## Exercise goal:
Once you find the line with "body_size: -1289" in the data that follows, repeat it and every line after it exactly, through the line with "window['38e308ed-15cb-44f4-9809-455c49985aa0'] = true;".

## Given information:
········
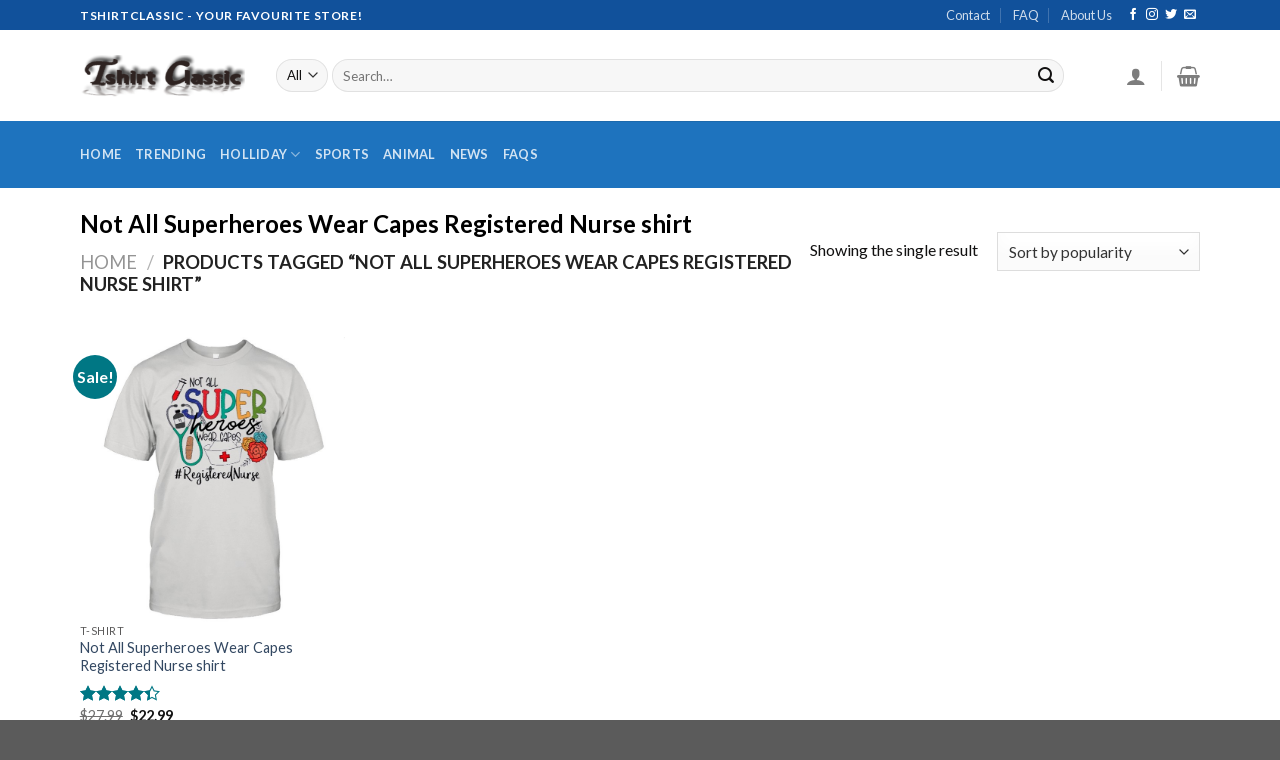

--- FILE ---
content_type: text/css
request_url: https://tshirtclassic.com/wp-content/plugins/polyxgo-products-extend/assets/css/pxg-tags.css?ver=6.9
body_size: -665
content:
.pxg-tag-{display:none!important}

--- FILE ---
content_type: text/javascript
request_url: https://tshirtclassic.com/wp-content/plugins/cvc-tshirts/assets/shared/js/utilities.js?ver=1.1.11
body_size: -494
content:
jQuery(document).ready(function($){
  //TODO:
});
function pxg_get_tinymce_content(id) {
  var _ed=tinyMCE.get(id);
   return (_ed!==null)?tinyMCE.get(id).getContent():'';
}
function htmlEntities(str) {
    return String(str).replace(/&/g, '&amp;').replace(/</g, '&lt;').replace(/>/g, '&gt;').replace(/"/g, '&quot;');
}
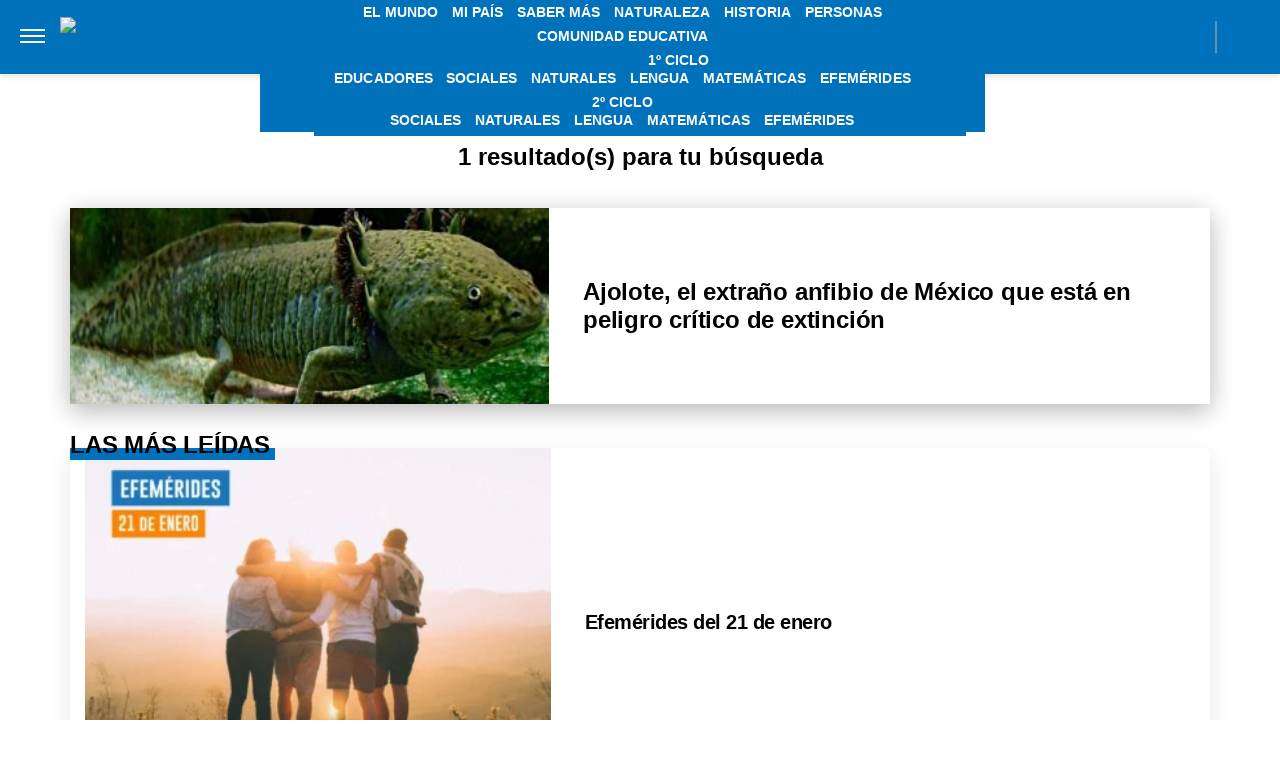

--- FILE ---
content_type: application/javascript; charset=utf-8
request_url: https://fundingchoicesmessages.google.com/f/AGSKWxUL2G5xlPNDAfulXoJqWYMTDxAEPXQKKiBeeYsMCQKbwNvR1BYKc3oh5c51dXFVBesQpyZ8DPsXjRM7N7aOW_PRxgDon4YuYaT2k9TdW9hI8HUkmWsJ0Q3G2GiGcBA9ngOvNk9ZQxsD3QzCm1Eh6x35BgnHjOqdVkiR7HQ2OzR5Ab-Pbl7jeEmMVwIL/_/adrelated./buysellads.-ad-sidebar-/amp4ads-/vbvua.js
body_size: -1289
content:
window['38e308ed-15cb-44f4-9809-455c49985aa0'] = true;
········
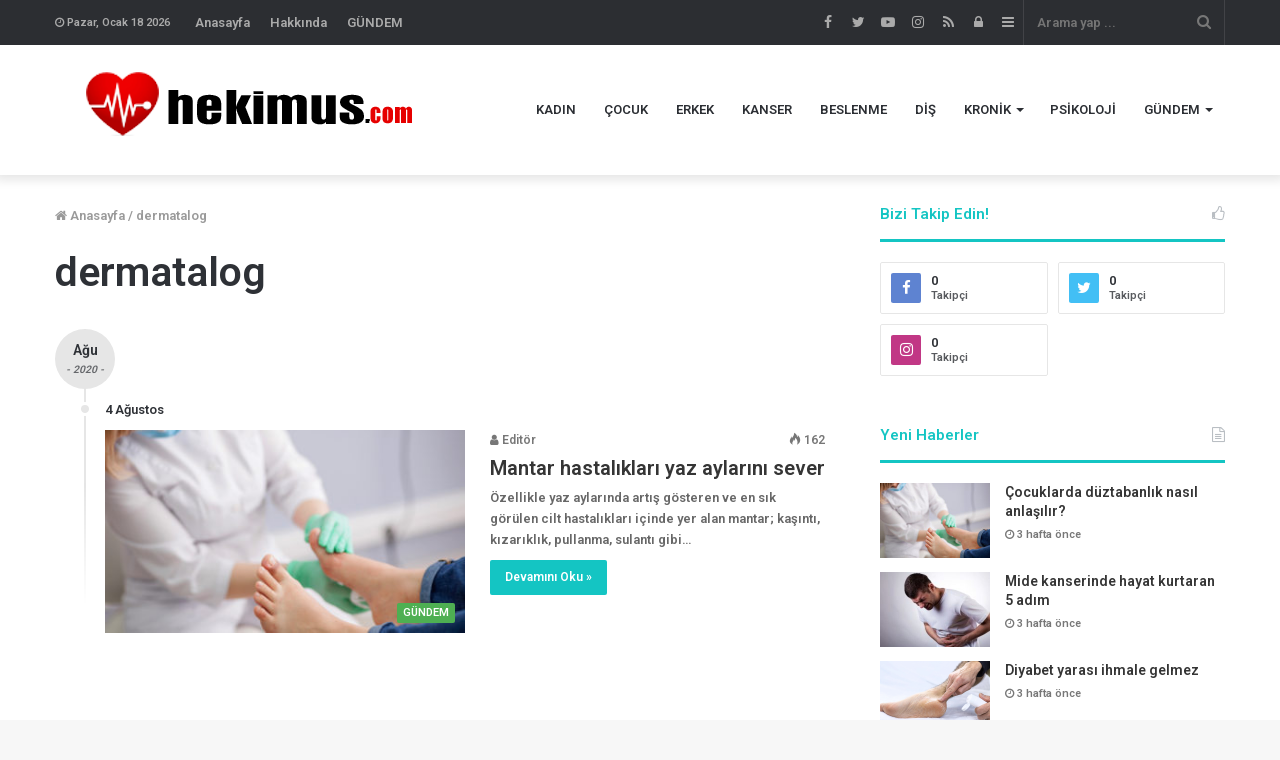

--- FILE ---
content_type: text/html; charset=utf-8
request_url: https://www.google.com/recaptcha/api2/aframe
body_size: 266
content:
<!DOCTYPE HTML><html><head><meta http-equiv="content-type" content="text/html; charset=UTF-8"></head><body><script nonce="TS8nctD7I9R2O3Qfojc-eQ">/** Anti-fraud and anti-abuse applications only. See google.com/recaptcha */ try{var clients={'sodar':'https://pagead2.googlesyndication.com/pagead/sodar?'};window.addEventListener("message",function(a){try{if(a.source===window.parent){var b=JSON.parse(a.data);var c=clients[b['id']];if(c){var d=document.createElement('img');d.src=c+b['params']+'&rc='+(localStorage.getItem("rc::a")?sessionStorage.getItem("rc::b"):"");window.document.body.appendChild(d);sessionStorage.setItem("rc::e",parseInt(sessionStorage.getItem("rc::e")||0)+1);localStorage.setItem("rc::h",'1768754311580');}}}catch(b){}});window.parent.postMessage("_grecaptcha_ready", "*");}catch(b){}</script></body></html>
········
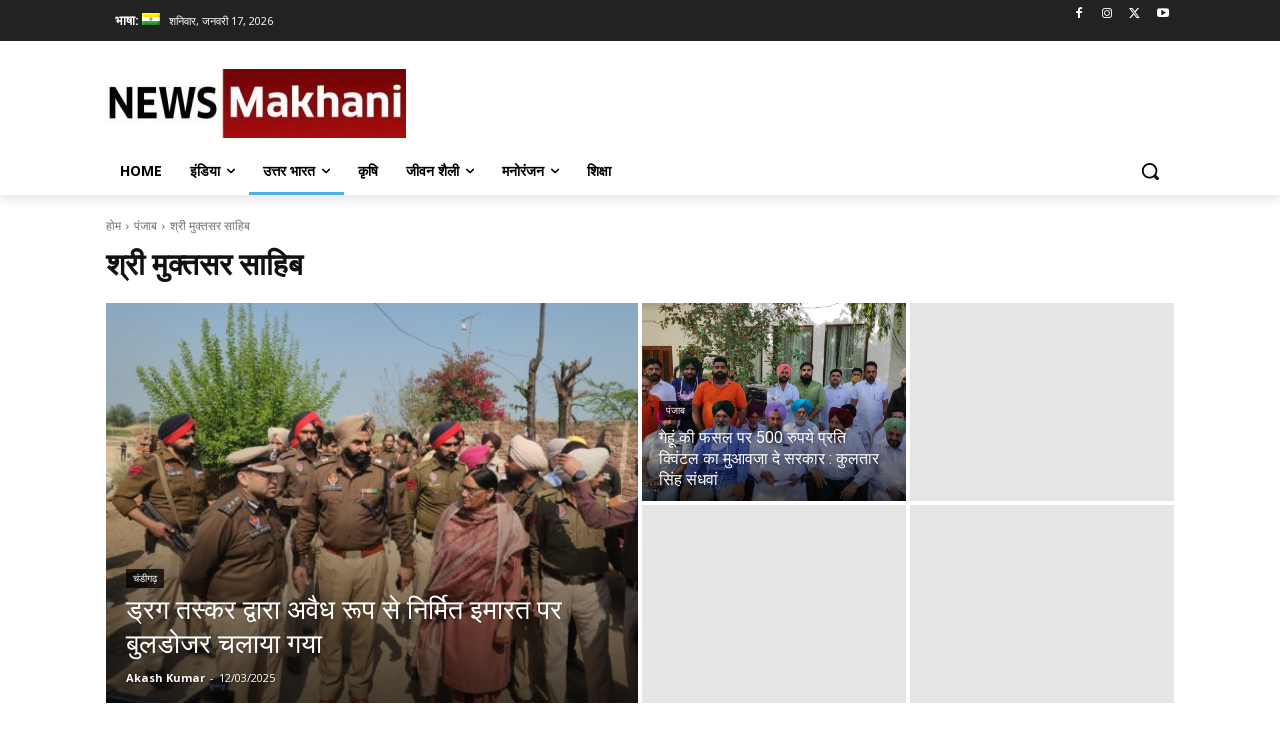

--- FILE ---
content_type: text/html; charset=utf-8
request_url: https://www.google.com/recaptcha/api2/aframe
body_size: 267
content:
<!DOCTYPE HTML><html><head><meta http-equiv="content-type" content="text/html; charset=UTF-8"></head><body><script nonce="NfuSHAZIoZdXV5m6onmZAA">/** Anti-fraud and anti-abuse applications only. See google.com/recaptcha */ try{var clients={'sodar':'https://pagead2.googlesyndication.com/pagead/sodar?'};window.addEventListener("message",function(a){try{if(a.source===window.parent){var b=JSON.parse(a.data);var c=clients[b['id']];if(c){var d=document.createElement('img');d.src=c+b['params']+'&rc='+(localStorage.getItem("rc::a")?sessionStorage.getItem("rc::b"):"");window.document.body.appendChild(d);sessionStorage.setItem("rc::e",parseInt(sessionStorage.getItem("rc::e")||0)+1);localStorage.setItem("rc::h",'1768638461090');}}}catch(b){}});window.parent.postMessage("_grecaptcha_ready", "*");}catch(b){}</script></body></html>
········
## Response:
body_size: -1289
content:
window['38e308ed-15cb-44f4-9809-455c49985aa0'] = true;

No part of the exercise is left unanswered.